Spatial reasoning records

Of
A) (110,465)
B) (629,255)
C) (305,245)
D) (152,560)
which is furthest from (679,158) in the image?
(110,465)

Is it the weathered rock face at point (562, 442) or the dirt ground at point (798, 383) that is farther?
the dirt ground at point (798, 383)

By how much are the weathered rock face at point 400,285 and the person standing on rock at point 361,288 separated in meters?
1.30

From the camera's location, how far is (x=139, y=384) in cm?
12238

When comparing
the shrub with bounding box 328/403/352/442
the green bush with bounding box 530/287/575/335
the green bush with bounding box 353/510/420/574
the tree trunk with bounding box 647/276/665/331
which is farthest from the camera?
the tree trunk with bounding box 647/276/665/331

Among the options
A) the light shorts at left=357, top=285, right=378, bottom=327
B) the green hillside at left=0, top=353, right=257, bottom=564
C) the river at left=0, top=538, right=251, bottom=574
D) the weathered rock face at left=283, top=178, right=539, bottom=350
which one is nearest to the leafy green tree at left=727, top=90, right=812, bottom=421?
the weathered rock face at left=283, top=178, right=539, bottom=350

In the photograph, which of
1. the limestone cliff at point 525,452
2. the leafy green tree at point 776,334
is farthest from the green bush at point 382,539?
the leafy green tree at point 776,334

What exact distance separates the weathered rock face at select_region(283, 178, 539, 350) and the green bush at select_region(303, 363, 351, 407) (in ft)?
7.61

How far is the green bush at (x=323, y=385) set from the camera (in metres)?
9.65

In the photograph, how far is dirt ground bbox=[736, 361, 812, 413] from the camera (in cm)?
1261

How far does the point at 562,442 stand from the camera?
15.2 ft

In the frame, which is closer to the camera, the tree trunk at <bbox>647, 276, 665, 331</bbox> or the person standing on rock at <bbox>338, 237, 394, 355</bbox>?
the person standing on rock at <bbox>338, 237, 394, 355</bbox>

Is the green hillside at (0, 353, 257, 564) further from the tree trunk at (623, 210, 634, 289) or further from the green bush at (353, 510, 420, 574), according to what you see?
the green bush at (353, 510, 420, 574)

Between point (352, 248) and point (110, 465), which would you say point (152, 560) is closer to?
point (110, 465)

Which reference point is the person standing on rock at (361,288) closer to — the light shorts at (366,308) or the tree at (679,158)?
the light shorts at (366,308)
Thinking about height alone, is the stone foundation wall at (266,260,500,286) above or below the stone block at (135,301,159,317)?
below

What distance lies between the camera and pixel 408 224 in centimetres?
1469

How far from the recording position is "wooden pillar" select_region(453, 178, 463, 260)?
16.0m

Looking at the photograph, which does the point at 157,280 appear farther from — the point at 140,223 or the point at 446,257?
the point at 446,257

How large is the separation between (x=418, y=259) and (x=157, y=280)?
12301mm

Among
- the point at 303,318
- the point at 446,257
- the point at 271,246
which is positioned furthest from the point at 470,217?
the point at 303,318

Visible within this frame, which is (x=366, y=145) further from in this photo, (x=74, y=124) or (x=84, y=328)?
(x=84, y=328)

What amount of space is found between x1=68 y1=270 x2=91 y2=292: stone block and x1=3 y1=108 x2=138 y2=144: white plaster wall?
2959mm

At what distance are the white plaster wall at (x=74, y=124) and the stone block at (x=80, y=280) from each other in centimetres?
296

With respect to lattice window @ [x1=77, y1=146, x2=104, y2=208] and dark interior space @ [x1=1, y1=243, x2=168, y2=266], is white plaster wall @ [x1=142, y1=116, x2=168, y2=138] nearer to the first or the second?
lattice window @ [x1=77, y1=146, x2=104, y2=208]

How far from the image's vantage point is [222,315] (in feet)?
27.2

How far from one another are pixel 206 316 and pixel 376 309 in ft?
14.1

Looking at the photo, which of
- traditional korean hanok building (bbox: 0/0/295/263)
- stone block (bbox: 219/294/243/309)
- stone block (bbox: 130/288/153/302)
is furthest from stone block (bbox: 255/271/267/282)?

### TASK DESCRIPTION
Make an exact copy of every line in the data.

### EXERCISE RESULT
Of
A) (110,465)
B) (629,255)
C) (305,245)
D) (152,560)
which is furthest from (679,158) in the image?
(110,465)

Is it the weathered rock face at point (562, 442) or the dirt ground at point (798, 383) that is farther?
the dirt ground at point (798, 383)

By how much are the weathered rock face at point 400,285 and the person standing on rock at point 361,288 separated in meters?
1.30

From the camera's location, how far is (x=139, y=384) in cm?
12238

When comparing
the shrub with bounding box 328/403/352/442
the green bush with bounding box 530/287/575/335
the green bush with bounding box 353/510/420/574
the tree trunk with bounding box 647/276/665/331
which is farthest from the camera?
the tree trunk with bounding box 647/276/665/331

Among the options
A) the light shorts at left=357, top=285, right=378, bottom=327
B) the green hillside at left=0, top=353, right=257, bottom=564
C) the river at left=0, top=538, right=251, bottom=574
D) the weathered rock face at left=283, top=178, right=539, bottom=350
which one is nearest to the leafy green tree at left=727, top=90, right=812, bottom=421?
the weathered rock face at left=283, top=178, right=539, bottom=350

In the photograph, which of
1. the limestone cliff at point 525,452
2. the leafy green tree at point 776,334
is farthest from the green bush at point 382,539?
the leafy green tree at point 776,334

What exact distance separates the weathered rock face at select_region(283, 178, 539, 350) and the green bush at select_region(303, 363, 351, 407) (in ft)?
7.61

How far is the green bush at (x=323, y=385) set from the camera (in metres)?
9.65

In the photograph, how far is dirt ground bbox=[736, 361, 812, 413] from the camera (in cm)?
1261

How far does the point at 562,442 stand from the camera?
15.2 ft

In the frame, which is closer to the camera, the tree trunk at <bbox>647, 276, 665, 331</bbox> or the person standing on rock at <bbox>338, 237, 394, 355</bbox>?
the person standing on rock at <bbox>338, 237, 394, 355</bbox>

Is the green hillside at (0, 353, 257, 564) further from the tree trunk at (623, 210, 634, 289) or further from the green bush at (353, 510, 420, 574), according to what you see?
the green bush at (353, 510, 420, 574)

Between point (352, 248) and point (110, 465), which would you say point (152, 560) is closer to?
point (110, 465)

Which reference point is the person standing on rock at (361,288) closer to — the light shorts at (366,308) or the tree at (679,158)?
the light shorts at (366,308)
Thinking about height alone, is the stone foundation wall at (266,260,500,286) above or below the stone block at (135,301,159,317)?
below

What distance lies between the camera and pixel 408 224 in centimetres?
1469

How far from the recording position is "wooden pillar" select_region(453, 178, 463, 260)?
16.0m

Looking at the photograph, which does the point at 157,280 appear farther from — the point at 140,223 or the point at 446,257?
the point at 446,257

How large is the separation between (x=418, y=259) and (x=157, y=280)?
12301mm

Among
- the point at 303,318
- the point at 446,257
- the point at 271,246
which is positioned furthest from the point at 470,217?
the point at 303,318

Visible within this frame, which is (x=366, y=145) further from in this photo, (x=74, y=124) or (x=84, y=328)?
(x=84, y=328)

What amount of space is found between x1=68 y1=270 x2=91 y2=292: stone block and x1=3 y1=108 x2=138 y2=144: white plaster wall?
2959mm

At what distance are the white plaster wall at (x=74, y=124) and the stone block at (x=80, y=280) from each other in centimetres?
296

With respect to lattice window @ [x1=77, y1=146, x2=104, y2=208] and dark interior space @ [x1=1, y1=243, x2=168, y2=266], is white plaster wall @ [x1=142, y1=116, x2=168, y2=138] nearer to the first or the second?
lattice window @ [x1=77, y1=146, x2=104, y2=208]

How far from the image's vantage point is [222,315] (in feet)?
27.2

How far from one another are pixel 206 316 and pixel 376 309 in ft?
14.1

Looking at the photo, which of
- traditional korean hanok building (bbox: 0/0/295/263)
- stone block (bbox: 219/294/243/309)
- stone block (bbox: 130/288/153/302)
is furthest from stone block (bbox: 255/271/267/282)?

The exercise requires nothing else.